What happens if I overpay my mortgage every month? ›

Overpayments do one of two things to your mortgage balance, depending on the amount. These reduce your monthly payment. That means we recalculate your monthly payment but your term stays the same. These overpayments help you pay off your mortgage sooner but your monthly payment stays the same.

How much extra do you have to pay on a 30 year mortgage to pay it off in 15 years? ›

If you make an extra payment of $700 a month, you'll pay off your mortgage in about 15 years and save about $128,000 in interest. If $700 a month is too much, even an extra $50 – $200 a month can make a difference. Pay biweekly: Do you get a biweekly paycheck?

How to pay off 100,000 mortgage in 5 years? ›

With these principles in-mind, here's a look at five strategies that can help you pay down your mortgage in just five years:
  1. Make a substantial down payment. ...
  2. Boost your monthly payments. ...
  3. Pay bi-weekly. ...
  4. Make lump-sum principal payments. ...
  5. Get help paying the mortgage.
Jul 19, 2023

What is the fastest way to pay off a mortgage? ›

Making an extra mortgage payment each year could reduce the term of your loan significantly. The most budget-friendly way to do this is to pay 1/12 extra each month. For example, by paying $975 each month on a $900 mortgage payment, you'll have paid the equivalent of an extra payment by the end of the year.

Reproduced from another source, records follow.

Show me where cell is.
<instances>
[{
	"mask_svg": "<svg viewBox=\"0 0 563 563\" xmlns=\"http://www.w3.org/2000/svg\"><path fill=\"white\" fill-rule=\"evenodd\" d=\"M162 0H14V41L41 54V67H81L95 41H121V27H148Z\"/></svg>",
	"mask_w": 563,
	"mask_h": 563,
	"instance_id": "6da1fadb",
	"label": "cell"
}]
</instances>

At what age should you stop paying mortgage? ›

You should aim to be completely debt-free by retirement, and after age 45 you can begin thinking more seriously about pre-paying your mortgage. The opportunity cost of paying off your mortgage before investing for retirement is very high when you are young.

What's the fastest way to pay off a 30-year mortgage balance would be? ›

Here are some ways you can pay off your mortgage faster:
  1. Refinance your mortgage. ...
  2. Make extra mortgage payments. ...
  3. Make one extra mortgage payment each year. ...
  4. Round up your mortgage payments. ...
  5. Try the dollar-a-month plan. ...
  6. Use unexpected income. ...
  7. Benefits of paying mortgage off early.

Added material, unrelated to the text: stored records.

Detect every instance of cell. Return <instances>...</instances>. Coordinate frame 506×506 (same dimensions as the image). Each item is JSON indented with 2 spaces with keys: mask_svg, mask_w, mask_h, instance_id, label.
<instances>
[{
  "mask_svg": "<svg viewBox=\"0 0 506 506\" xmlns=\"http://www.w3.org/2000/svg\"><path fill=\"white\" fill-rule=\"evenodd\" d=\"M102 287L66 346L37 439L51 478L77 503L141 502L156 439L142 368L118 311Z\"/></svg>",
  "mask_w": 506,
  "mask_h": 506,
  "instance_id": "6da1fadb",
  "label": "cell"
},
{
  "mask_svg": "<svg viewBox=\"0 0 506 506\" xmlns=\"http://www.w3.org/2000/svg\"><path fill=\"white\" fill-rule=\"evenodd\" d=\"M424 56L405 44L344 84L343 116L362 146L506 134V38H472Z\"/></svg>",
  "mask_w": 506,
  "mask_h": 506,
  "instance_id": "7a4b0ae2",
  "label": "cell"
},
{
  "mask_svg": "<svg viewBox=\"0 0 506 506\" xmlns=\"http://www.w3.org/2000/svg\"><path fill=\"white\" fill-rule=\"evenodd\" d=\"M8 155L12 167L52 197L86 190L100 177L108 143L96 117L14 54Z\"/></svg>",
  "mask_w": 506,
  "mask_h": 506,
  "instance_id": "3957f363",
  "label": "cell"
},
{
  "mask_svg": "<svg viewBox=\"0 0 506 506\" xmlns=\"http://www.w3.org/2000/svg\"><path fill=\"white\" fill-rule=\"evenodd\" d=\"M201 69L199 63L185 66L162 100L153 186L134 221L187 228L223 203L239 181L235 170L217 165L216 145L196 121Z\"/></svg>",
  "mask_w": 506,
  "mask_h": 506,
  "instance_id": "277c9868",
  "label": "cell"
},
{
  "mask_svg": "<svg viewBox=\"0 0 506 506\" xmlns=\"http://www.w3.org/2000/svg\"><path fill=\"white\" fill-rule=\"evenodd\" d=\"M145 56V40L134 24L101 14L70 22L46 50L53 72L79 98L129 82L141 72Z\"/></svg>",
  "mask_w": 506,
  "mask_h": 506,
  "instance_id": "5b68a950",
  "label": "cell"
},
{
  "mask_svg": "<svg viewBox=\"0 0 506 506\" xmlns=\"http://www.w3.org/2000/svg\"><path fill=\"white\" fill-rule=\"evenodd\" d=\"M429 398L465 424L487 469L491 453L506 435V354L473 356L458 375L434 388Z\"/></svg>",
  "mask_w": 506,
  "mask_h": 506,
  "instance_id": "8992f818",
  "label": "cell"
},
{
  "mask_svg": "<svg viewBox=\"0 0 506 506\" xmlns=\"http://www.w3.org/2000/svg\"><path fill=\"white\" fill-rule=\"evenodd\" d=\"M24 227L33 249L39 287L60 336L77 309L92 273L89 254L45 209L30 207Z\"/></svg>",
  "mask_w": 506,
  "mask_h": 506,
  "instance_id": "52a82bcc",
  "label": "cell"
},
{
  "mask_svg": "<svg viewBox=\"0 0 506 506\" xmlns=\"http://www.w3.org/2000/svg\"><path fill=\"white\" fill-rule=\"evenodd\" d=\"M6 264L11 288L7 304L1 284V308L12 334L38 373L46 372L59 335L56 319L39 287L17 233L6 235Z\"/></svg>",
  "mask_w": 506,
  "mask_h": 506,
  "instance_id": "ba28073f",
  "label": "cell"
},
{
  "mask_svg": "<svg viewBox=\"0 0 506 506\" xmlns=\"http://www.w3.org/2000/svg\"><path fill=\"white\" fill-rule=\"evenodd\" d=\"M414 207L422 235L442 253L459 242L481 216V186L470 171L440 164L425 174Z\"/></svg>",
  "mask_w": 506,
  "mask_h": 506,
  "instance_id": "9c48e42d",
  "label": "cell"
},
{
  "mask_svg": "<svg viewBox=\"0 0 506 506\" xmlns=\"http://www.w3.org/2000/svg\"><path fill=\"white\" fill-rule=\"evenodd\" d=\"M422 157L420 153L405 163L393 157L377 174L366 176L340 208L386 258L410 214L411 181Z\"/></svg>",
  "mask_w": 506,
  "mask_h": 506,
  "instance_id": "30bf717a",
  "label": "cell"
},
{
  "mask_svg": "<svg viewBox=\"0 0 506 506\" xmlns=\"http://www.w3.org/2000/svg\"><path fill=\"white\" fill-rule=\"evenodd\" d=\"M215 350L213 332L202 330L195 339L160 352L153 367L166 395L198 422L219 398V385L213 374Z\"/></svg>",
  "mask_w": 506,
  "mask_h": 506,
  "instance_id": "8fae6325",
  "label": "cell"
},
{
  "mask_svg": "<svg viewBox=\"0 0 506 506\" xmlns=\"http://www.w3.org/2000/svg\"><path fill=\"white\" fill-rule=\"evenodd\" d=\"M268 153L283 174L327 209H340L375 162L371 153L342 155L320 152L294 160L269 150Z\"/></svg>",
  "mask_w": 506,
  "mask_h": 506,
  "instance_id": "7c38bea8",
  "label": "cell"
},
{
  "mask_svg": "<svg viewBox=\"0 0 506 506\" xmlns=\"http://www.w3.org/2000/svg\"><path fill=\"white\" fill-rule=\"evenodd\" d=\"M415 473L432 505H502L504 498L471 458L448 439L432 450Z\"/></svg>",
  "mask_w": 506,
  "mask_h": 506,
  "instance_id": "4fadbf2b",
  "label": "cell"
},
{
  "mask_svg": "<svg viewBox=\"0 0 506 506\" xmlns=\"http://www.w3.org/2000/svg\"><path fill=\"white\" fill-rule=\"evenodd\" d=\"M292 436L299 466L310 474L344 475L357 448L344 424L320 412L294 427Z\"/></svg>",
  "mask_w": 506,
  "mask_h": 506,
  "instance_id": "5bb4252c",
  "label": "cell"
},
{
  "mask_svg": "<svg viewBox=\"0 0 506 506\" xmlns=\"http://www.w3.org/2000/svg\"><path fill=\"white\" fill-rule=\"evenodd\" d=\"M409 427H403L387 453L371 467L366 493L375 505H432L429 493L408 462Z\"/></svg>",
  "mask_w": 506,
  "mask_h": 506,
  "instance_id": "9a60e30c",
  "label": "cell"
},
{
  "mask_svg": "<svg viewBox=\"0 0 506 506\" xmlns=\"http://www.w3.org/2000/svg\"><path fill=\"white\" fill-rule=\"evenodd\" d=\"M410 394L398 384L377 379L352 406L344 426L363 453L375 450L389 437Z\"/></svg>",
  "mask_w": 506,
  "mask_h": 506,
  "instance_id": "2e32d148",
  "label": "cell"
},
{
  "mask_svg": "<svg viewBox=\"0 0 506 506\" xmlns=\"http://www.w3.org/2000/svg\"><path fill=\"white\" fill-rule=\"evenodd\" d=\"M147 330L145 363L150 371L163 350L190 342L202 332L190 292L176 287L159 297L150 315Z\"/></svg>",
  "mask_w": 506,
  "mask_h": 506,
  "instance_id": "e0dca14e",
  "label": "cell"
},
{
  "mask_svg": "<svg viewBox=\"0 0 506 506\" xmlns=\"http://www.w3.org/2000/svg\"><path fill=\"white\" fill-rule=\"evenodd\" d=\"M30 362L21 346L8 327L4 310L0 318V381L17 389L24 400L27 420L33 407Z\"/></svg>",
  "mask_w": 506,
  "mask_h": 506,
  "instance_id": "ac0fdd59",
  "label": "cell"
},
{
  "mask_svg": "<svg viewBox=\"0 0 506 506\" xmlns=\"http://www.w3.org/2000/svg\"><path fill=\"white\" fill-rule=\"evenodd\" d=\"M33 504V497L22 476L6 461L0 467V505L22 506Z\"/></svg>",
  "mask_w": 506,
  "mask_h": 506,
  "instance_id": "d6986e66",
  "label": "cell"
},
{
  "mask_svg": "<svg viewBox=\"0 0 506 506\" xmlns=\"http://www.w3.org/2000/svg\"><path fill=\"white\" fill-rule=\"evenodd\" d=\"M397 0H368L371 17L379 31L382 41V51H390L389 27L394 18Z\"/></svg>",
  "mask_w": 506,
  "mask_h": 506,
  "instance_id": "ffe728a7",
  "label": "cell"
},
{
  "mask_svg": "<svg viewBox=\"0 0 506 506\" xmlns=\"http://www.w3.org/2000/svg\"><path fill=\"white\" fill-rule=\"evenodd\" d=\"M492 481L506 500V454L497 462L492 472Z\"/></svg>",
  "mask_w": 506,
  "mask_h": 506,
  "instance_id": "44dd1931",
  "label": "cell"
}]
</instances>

How many years does an extra mortgage payment take off a 30-year mortgage? ›

Even making one extra mortgage payment each year on a 30-year mortgage could shorten the life of your loan by four to five years. Using the calculator above, you can input your loan specifics to learn how making an extra payment could affect your mortgage.

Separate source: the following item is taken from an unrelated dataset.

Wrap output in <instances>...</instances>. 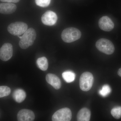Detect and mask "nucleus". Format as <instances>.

How to pay off $200 000 mortgage in 5 years? ›

Let's say you currently owe $200,000 on your mortgage and you want to pay it off in 5 years or 60 months. In this case, you'll need to increase your payments to about $3,400 per month.

How long do most people take to pay off a 30-year mortgage? ›

Homeowners typically make their normal monthly mortgage payments and expect to pay off their homes over 30 years.